- 任务要求
请逐字照抄下面记录中的几行：从包含“How much intervening”的那一行开始，一直到记录的最后一行，首尾两行都要包括在内。

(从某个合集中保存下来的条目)

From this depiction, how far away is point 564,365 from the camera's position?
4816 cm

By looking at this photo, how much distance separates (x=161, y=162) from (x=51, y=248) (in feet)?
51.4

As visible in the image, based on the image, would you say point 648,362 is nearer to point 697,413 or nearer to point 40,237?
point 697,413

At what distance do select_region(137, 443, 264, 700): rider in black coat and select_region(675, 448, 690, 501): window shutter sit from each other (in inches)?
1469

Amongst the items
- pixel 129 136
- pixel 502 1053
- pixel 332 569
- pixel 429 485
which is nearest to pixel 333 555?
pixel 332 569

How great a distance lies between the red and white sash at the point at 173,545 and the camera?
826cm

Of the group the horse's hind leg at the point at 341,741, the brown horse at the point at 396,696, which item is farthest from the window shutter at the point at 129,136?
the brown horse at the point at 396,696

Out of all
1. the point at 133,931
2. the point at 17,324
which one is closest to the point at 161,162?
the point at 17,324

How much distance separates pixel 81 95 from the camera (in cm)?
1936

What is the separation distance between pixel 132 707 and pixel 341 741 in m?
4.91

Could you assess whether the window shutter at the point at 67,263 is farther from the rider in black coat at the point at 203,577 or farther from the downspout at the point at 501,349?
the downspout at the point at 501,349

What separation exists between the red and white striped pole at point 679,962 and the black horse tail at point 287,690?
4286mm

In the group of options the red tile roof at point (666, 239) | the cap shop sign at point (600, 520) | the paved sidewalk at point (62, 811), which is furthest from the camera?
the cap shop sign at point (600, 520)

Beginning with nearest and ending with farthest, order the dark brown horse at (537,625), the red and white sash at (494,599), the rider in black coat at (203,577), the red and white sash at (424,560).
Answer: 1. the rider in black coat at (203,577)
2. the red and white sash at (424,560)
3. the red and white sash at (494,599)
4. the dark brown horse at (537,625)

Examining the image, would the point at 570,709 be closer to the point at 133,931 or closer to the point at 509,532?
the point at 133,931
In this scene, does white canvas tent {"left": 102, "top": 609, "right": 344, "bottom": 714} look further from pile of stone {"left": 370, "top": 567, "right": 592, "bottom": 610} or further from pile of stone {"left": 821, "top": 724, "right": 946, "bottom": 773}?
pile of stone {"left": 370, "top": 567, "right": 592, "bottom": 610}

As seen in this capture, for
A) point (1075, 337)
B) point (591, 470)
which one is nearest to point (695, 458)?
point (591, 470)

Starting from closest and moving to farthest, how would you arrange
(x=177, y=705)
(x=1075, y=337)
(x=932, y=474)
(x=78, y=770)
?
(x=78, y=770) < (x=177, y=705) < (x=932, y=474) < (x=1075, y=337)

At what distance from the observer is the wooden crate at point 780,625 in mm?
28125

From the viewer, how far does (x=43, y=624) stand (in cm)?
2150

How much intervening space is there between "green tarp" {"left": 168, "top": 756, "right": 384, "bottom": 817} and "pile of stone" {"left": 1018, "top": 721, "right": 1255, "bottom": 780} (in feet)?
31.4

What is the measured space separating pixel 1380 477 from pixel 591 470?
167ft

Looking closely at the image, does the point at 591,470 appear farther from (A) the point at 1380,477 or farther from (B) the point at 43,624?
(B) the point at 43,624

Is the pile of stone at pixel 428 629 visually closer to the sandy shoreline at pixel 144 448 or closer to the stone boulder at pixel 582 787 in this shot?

- 预期输出
How much intervening space is there between "green tarp" {"left": 168, "top": 756, "right": 384, "bottom": 817} and "pile of stone" {"left": 1018, "top": 721, "right": 1255, "bottom": 780} (in feet)?
31.4

What is the measured space separating pixel 1380 477 from pixel 591 470?
167ft

Looking closely at the image, does the point at 591,470 appear farther from (A) the point at 1380,477 or farther from (B) the point at 43,624?
(B) the point at 43,624

Is the pile of stone at pixel 428 629 visually closer to the sandy shoreline at pixel 144 448 or closer to the stone boulder at pixel 582 787 in this shot?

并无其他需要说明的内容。